Scott defeated four little-known Republican challengers on Tuesday to win his party’s nomination to run in the November election.

He didn’t hire staff or actively campaign during the primary, citing the coronavirus.

When announcing his reelection plans in May, Scott said, “Facing, fighting and defeating this virus — and rebuilding a stronger, more resilient economy — are my top priorities.”

On the Democratic side, there’s a competitive race for the nomination between Lt. Gov. David Zuckerman and former Education Secretary Rebecca Holcombe, who has never run for office. There are also two lesser-known Democratic candidates.

Vermont and New Hampshire are the only two states in the country where governors serve two-year terms.


8:20 p.m.

Joe Biden has won Connecticut’s Democratic presidential primary.

Biden defeated Vermont Sen. Bernie Sanders and Hawaii Rep. Tulsi Gabbard on Tuesday’s ballot. Sanders and Gabbard dropped out of the race months ago but didn’t ask the secretary of the state’s office to remove their names from the ballot.

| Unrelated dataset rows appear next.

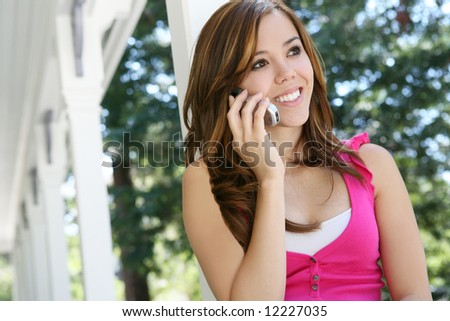 A pretty teenage girl on the cell phone at home - stock photo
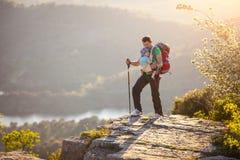 Caminante con el bebé que se coloca en el acantilado Foto de archivo libre de regalías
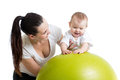 Mother doing gymnastics with baby on fit ball fitness Royalty Free Stock Image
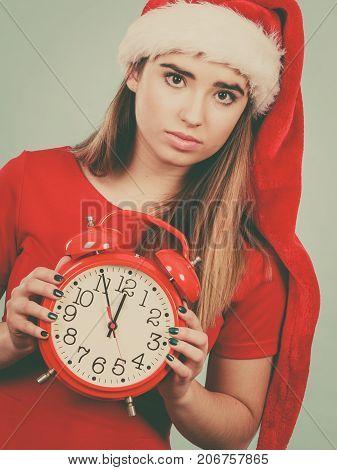 Sad Woman Wearing Santa Costume Holding Clock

Biden visited Connecticut in October, when he appeared at a fundraiser hosted by Democratic Gov. Ned Lamont and his wife, Annie, at their home in Greenwich.

Biden was expected to visit the state in March for another fundraising event at a private home, but that was scrapped because of the COVID-19 pandemic.

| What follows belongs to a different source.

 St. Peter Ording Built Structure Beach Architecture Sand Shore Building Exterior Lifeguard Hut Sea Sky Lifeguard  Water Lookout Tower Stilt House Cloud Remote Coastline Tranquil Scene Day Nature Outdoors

Biden is set to be formally nominated as the Democratic presidential nominee at next week’s Democratic National Convention. On Tuesday, he announced California Sen. Kamala Harris as his running mate.

In 2016, Connecticut went for Democrat Hillary Clinton over the Republican Trump by about 13 percentage points.


8:15 p.m.

President Donald Trump has won Connecticut’s Republican presidential primary.

Trump on Tuesday defeated California real estate developer and perennial candidate Rocky De La Fuente. Former Massachusetts Gov. William Weld and former Illinois congressman Joe Walsh were also in the race at one point but later withdrew.

Connecticut Republican Party chair J.R. Romano had criticized Secretary of the State Denise Merrill for holding a GOP primary, saying it was a waste of money for communities because Trump faced no viable competition. Merrill argued that she was following state law.

De La Fuente was endorsed by the Alliance and Reform parties and has appeared on the ballot in at least a half dozen states as a Republican. He is the onetime owner of more than two dozen car dealerships.

In 2016, Connecticut went for Democrat Hillary Clinton over the Republican Trump by about 13 percentage points.


10:40 a.m.

A Republican congressional candidate in Connecticut has abruptly ended his campaign on the day of his primary election following his arrest on a domestic assault charge.

The state Republican Party says Thomas Gilmer was arrested late Monday and dropped out of the race because of “the severity of the accusations." The party had endorsed Gilmer over his primary opponent.

Wethersfield police say Gilmer was charged on a warrant with first-degree unlawful restraint and second-degree strangulation and posted a $5,000 bond.

In a statement obtained by the Hartford Courant, Gilmer said, “I cannot in good conscience move forward in this campaign while I am simultaneously forced to clear my name. And clear my name I will."

The 29-year-old Gilmer, of Madison, was competing against Justin Anderson, of East Haddam, a lieutenant colonel in the Connecticut Army National Guard who served two combat tours in Afghanistan. The winner of the race in November will face U.S. Rep. Joe Courtney, a Democrat who is favored to win reelection to represent a district spanning eastern Connecticut.